# Problem
Convert these lines into a JSON list of strings, with one string per line and blank lines omitted.

== Data extract ==

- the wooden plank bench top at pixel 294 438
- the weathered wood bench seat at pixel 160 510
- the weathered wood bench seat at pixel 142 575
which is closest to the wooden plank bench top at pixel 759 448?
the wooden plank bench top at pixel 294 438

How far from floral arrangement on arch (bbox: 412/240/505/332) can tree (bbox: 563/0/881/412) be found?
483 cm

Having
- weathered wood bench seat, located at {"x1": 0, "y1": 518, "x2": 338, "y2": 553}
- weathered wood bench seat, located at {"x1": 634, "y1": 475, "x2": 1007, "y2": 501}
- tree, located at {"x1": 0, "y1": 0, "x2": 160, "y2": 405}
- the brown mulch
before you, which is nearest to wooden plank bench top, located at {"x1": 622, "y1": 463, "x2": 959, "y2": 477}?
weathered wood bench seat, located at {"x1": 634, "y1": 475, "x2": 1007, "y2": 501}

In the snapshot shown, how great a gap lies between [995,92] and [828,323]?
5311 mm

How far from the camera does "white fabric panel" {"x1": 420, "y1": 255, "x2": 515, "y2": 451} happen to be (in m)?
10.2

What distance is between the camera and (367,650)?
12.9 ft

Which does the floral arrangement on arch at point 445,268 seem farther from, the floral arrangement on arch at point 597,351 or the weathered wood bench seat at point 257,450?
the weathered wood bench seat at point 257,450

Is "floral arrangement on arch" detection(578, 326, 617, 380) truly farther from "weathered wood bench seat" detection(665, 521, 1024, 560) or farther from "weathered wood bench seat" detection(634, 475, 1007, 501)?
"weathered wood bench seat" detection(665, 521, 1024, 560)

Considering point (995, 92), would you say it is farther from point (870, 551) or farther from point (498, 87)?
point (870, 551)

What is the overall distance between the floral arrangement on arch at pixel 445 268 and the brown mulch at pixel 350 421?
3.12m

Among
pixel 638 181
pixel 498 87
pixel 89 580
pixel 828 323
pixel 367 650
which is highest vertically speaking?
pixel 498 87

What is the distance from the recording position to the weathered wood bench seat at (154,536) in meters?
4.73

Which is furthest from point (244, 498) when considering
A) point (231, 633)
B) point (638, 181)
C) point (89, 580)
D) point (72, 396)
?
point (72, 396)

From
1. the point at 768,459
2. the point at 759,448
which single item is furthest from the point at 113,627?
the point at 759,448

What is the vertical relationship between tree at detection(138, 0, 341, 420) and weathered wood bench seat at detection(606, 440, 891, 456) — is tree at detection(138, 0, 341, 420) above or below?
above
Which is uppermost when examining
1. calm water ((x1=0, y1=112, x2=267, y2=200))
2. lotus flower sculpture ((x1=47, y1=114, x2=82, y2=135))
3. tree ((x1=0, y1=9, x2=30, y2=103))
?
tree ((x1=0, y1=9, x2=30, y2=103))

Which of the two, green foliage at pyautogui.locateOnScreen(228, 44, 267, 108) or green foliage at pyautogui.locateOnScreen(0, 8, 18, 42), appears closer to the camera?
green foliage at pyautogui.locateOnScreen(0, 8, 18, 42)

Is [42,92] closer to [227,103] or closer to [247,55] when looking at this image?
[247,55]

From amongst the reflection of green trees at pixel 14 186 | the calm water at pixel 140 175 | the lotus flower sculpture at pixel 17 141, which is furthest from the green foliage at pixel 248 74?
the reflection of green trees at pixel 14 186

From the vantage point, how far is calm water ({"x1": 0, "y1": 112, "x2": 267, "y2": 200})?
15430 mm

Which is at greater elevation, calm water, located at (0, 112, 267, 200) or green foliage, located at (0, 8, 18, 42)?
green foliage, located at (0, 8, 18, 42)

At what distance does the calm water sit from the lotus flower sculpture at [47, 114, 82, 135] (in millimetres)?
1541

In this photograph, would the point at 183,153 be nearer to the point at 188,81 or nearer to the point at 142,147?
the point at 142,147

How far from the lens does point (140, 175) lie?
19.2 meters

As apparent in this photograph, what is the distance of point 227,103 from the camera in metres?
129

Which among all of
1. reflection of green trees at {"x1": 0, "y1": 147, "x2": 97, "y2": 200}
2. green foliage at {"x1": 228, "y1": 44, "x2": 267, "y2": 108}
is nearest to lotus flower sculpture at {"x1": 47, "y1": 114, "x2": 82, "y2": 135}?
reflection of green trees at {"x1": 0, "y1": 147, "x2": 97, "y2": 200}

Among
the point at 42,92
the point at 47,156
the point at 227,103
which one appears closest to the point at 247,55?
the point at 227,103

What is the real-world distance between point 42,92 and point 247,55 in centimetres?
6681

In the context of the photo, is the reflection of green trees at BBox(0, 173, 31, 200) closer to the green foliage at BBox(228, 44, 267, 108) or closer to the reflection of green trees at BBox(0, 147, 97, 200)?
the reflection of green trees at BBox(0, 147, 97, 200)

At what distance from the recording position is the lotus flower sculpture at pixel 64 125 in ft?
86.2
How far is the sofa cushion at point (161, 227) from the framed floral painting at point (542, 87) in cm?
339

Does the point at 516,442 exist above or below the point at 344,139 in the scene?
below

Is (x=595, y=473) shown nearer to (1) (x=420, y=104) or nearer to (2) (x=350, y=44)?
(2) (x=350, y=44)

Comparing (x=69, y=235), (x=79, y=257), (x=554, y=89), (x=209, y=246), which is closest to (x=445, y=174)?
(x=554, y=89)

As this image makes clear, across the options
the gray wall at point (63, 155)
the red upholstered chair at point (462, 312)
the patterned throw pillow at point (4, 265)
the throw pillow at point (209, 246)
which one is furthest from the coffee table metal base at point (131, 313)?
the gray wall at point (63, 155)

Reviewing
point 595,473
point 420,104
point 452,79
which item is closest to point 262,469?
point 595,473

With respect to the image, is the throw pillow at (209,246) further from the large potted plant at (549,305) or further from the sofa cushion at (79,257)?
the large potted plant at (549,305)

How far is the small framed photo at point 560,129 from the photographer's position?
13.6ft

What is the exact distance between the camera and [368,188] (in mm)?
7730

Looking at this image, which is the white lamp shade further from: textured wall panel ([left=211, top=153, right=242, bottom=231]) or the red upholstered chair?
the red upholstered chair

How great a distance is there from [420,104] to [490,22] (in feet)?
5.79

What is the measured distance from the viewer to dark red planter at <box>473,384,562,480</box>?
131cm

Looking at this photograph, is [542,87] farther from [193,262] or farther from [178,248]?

===

# Full answer
[
  "- the wooden plank bench top at pixel 294 438",
  "- the weathered wood bench seat at pixel 160 510",
  "- the weathered wood bench seat at pixel 142 575",
  "which is closest to the wooden plank bench top at pixel 759 448?",
  "the wooden plank bench top at pixel 294 438",
  "How far from floral arrangement on arch (bbox: 412/240/505/332) can tree (bbox: 563/0/881/412) be found?",
  "483 cm",
  "Having",
  "- weathered wood bench seat, located at {\"x1\": 0, \"y1\": 518, \"x2\": 338, \"y2\": 553}",
  "- weathered wood bench seat, located at {\"x1\": 634, \"y1\": 475, \"x2\": 1007, \"y2\": 501}",
  "- tree, located at {\"x1\": 0, \"y1\": 0, \"x2\": 160, \"y2\": 405}",
  "- the brown mulch",
  "before you, which is nearest to wooden plank bench top, located at {\"x1\": 622, \"y1\": 463, \"x2\": 959, \"y2\": 477}?",
  "weathered wood bench seat, located at {\"x1\": 634, \"y1\": 475, \"x2\": 1007, \"y2\": 501}",
  "In the snapshot shown, how great a gap lies between [995,92] and [828,323]?",
  "5311 mm",
  "How far from the camera does \"white fabric panel\" {\"x1\": 420, \"y1\": 255, \"x2\": 515, \"y2\": 451} happen to be (in m)?",
  "10.2",
  "What distance is between the camera and (367,650)?",
  "12.9 ft",
  "Which does the floral arrangement on arch at point 445,268 seem farther from, the floral arrangement on arch at point 597,351 or the weathered wood bench seat at point 257,450?",
  "the weathered wood bench seat at point 257,450",
  "Is \"floral arrangement on arch\" detection(578, 326, 617, 380) truly farther from \"weathered wood bench seat\" detection(665, 521, 1024, 560) or farther from \"weathered wood bench seat\" detection(634, 475, 1007, 501)?",
  "\"weathered wood bench seat\" detection(665, 521, 1024, 560)",
  "Considering point (995, 92), would you say it is farther from point (870, 551) or farther from point (498, 87)?",
  "point (870, 551)",
  "What is the overall distance between the floral arrangement on arch at pixel 445 268 and the brown mulch at pixel 350 421?",
  "3.12m",
  "Among",
  "pixel 638 181",
  "pixel 498 87",
  "pixel 89 580",
  "pixel 828 323",
  "pixel 367 650",
  "which is highest vertically speaking?",
  "pixel 498 87",
  "What is the distance from the recording position to the weathered wood bench seat at (154,536) in meters?",
  "4.73",
  "Which is furthest from point (244, 498) when considering",
  "A) point (231, 633)",
  "B) point (638, 181)",
  "C) point (89, 580)",
  "D) point (72, 396)",
  "?",
  "point (72, 396)",
  "From",
  "1. the point at 768,459",
  "2. the point at 759,448",
  "which single item is furthest from the point at 113,627?",
  "the point at 759,448",
  "What is the vertical relationship between tree at detection(138, 0, 341, 420) and weathered wood bench seat at detection(606, 440, 891, 456) — is tree at detection(138, 0, 341, 420) above or below?",
  "above",
  "Which is uppermost when examining",
  "1. calm water ((x1=0, y1=112, x2=267, y2=200))",
  "2. lotus flower sculpture ((x1=47, y1=114, x2=82, y2=135))",
  "3. tree ((x1=0, y1=9, x2=30, y2=103))",
  "?",
  "tree ((x1=0, y1=9, x2=30, y2=103))",
  "Which of the two, green foliage at pyautogui.locateOnScreen(228, 44, 267, 108) or green foliage at pyautogui.locateOnScreen(0, 8, 18, 42), appears closer to the camera?",
  "green foliage at pyautogui.locateOnScreen(0, 8, 18, 42)",
  "Is [42,92] closer to [227,103] or closer to [247,55] when looking at this image?",
  "[247,55]",
  "From amongst the reflection of green trees at pixel 14 186 | the calm water at pixel 140 175 | the lotus flower sculpture at pixel 17 141, which is furthest from the green foliage at pixel 248 74?",
  "the reflection of green trees at pixel 14 186",
  "From the vantage point, how far is calm water ({\"x1\": 0, \"y1\": 112, \"x2\": 267, \"y2\": 200})?",
  "15430 mm",
  "Which is at greater elevation, calm water, located at (0, 112, 267, 200) or green foliage, located at (0, 8, 18, 42)?",
  "green foliage, located at (0, 8, 18, 42)",
  "At what distance does the calm water sit from the lotus flower sculpture at [47, 114, 82, 135] (in millimetres)?",
  "1541",
  "In this photograph, would the point at 183,153 be nearer to the point at 188,81 or nearer to the point at 142,147?",
  "the point at 142,147",
  "How far from the lens does point (140, 175) lie?",
  "19.2 meters",
  "As apparent in this photograph, what is the distance of point 227,103 from the camera in metres?",
  "129",
  "Which among all of",
  "1. reflection of green trees at {\"x1\": 0, \"y1\": 147, \"x2\": 97, \"y2\": 200}",
  "2. green foliage at {\"x1\": 228, \"y1\": 44, \"x2\": 267, \"y2\": 108}",
  "is nearest to lotus flower sculpture at {\"x1\": 47, \"y1\": 114, \"x2\": 82, \"y2\": 135}?",
  "reflection of green trees at {\"x1\": 0, \"y1\": 147, \"x2\": 97, \"y2\": 200}",
  "Among",
  "the point at 42,92",
  "the point at 47,156",
  "the point at 227,103",
  "which one appears closest to the point at 247,55?",
  "the point at 227,103",
  "What is the real-world distance between point 42,92 and point 247,55 in centimetres?",
  "6681",
  "In the context of the photo, is the reflection of green trees at BBox(0, 173, 31, 200) closer to the green foliage at BBox(228, 44, 267, 108) or closer to the reflection of green trees at BBox(0, 147, 97, 200)?",
  "the reflection of green trees at BBox(0, 147, 97, 200)",
  "At what distance from the recording position is the lotus flower sculpture at pixel 64 125 in ft?",
  "86.2",
  "How far is the sofa cushion at point (161, 227) from the framed floral painting at point (542, 87) in cm?",
  "339",
  "Does the point at 516,442 exist above or below the point at 344,139 in the scene?",
  "below",
  "Is (x=595, y=473) shown nearer to (1) (x=420, y=104) or nearer to (2) (x=350, y=44)?",
  "(2) (x=350, y=44)",
  "Comparing (x=69, y=235), (x=79, y=257), (x=554, y=89), (x=209, y=246), which is closest to (x=445, y=174)?",
  "(x=554, y=89)",
  "As this image makes clear, across the options",
  "the gray wall at point (63, 155)",
  "the red upholstered chair at point (462, 312)",
  "the patterned throw pillow at point (4, 265)",
  "the throw pillow at point (209, 246)",
  "which one is furthest from the coffee table metal base at point (131, 313)?",
  "the gray wall at point (63, 155)",
  "Reviewing",
  "point 595,473",
  "point 420,104",
  "point 452,79",
  "which item is closest to point 262,469?",
  "point 595,473",
  "With respect to the image, is the throw pillow at (209,246) further from the large potted plant at (549,305) or further from the sofa cushion at (79,257)?",
  "the large potted plant at (549,305)",
  "How far is the small framed photo at point 560,129 from the photographer's position?",
  "13.6ft",
  "What is the exact distance between the camera and [368,188] (in mm)?",
  "7730",
  "Looking at this image, which is the white lamp shade further from: textured wall panel ([left=211, top=153, right=242, bottom=231]) or the red upholstered chair?",
  "the red upholstered chair",
  "How great a distance is there from [420,104] to [490,22] (in feet)?",
  "5.79",
  "What is the measured distance from the viewer to dark red planter at <box>473,384,562,480</box>?",
  "131cm",
  "Looking at this photograph, is [542,87] farther from [193,262] or farther from [178,248]?"
]